* What to produce
Replace every occurrence of "rocky summit" with "mountain peak" in the rows below, and leave all other text unchanged.

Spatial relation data
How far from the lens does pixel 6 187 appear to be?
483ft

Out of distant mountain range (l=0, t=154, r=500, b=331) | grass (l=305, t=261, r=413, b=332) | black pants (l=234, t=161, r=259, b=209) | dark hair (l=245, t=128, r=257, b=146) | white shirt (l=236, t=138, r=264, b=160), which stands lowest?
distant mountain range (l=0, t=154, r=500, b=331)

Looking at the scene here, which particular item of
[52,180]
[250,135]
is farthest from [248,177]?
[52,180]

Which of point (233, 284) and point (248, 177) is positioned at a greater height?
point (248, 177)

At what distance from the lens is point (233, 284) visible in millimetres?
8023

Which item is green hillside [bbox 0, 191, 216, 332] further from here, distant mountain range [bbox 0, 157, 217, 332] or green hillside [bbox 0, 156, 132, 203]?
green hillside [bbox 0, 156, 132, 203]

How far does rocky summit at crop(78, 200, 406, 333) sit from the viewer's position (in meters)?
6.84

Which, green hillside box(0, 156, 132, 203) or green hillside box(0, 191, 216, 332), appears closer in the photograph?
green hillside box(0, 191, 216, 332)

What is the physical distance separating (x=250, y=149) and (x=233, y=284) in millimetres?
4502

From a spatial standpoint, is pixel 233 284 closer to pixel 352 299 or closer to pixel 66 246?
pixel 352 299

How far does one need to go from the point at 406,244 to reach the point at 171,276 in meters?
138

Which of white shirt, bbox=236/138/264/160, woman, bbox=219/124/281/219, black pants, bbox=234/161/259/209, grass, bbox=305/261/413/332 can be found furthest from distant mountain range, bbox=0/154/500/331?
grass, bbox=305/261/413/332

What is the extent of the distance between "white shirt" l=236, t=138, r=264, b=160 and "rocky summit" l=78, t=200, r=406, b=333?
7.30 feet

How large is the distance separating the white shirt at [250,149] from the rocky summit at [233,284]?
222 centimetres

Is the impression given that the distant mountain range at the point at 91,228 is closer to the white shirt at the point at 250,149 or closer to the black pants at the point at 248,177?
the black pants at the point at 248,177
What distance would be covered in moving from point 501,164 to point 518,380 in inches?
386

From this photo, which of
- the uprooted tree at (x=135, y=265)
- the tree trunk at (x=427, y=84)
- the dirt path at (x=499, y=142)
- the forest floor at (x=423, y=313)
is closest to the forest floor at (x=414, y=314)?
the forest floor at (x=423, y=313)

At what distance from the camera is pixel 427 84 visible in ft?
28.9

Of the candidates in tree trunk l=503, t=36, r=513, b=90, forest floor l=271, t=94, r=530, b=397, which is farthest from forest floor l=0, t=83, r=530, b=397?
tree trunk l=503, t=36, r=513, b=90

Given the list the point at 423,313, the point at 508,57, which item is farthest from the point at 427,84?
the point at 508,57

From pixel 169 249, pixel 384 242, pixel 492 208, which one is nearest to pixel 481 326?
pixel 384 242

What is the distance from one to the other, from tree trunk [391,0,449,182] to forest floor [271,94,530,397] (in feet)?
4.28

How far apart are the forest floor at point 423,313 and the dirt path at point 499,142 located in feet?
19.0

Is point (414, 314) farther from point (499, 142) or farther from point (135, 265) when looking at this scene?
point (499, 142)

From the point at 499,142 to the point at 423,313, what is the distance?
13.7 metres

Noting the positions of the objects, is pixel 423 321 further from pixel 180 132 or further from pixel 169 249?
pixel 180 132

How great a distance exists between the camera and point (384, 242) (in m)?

* Correct output
How far from the lens does pixel 6 187 appear to be?
483ft

Out of distant mountain range (l=0, t=154, r=500, b=331) | grass (l=305, t=261, r=413, b=332) | black pants (l=234, t=161, r=259, b=209) | dark hair (l=245, t=128, r=257, b=146) | white shirt (l=236, t=138, r=264, b=160), which stands lowest?
distant mountain range (l=0, t=154, r=500, b=331)

Looking at the scene here, which particular item of
[52,180]
[250,135]
is farthest from [248,177]?
[52,180]

Which of point (233, 284) and point (248, 177) is positioned at a greater height?
point (248, 177)

At what distance from the lens is point (233, 284) visible in millimetres?
8023

Which item is green hillside [bbox 0, 191, 216, 332] further from here, distant mountain range [bbox 0, 157, 217, 332] or green hillside [bbox 0, 156, 132, 203]?
green hillside [bbox 0, 156, 132, 203]

How far does mountain peak at crop(78, 200, 406, 333) sit from the viewer's position (in meters)?
6.84

Which, green hillside box(0, 156, 132, 203) or green hillside box(0, 191, 216, 332), appears closer in the photograph?
green hillside box(0, 191, 216, 332)

What is the physical distance separating (x=250, y=149) and (x=233, y=284) in millimetres?
4502

From a spatial standpoint, is pixel 233 284 closer to pixel 352 299 or closer to pixel 66 246?
pixel 352 299

How far does one need to go from the point at 406,244 to reach the point at 171,276 in meters?
138

Which of white shirt, bbox=236/138/264/160, woman, bbox=219/124/281/219, black pants, bbox=234/161/259/209, grass, bbox=305/261/413/332 can be found furthest from distant mountain range, bbox=0/154/500/331?
grass, bbox=305/261/413/332

What is the extent of the distance between "white shirt" l=236, t=138, r=264, b=160 and "mountain peak" l=78, t=200, r=406, b=333?
7.30 feet

How large is the distance separating the white shirt at [250,149] from the mountain peak at [233,284]?
222 centimetres

Is the impression given that the distant mountain range at the point at 91,228 is closer to the white shirt at the point at 250,149 or closer to the black pants at the point at 248,177?
the black pants at the point at 248,177
What distance would be covered in moving from point 501,164 to point 518,380 in inches?
386

From this photo, which of
- the uprooted tree at (x=135, y=265)
- the tree trunk at (x=427, y=84)
- the dirt path at (x=499, y=142)
- the forest floor at (x=423, y=313)
is closest to the forest floor at (x=414, y=314)?
the forest floor at (x=423, y=313)

At what distance from the camera is pixel 427 84 visible in ft?
28.9

Of the candidates in tree trunk l=503, t=36, r=513, b=90, forest floor l=271, t=94, r=530, b=397, which is farthest from forest floor l=0, t=83, r=530, b=397?
tree trunk l=503, t=36, r=513, b=90

Given the list the point at 423,313, the point at 508,57, which item is farthest from the point at 427,84?
the point at 508,57

From pixel 169 249, pixel 384 242, pixel 492 208, which one is nearest to pixel 481 326?
pixel 384 242

What is the distance from one to the other, from tree trunk [391,0,449,182] to forest floor [271,94,530,397] (in feet)?
4.28

How far apart are the forest floor at point 423,313 and the dirt path at point 499,142 located in feet?
19.0

Is point (414, 314) farther from point (499, 142) or farther from point (135, 265) when looking at this scene?
point (499, 142)

From the point at 499,142 to the point at 423,313, what is the distance?
13.7 metres

Noting the positions of the objects, is pixel 423 321 further from pixel 180 132 or further from pixel 169 249?
pixel 180 132

How great a distance exists between the camera and point (384, 242) (in m)?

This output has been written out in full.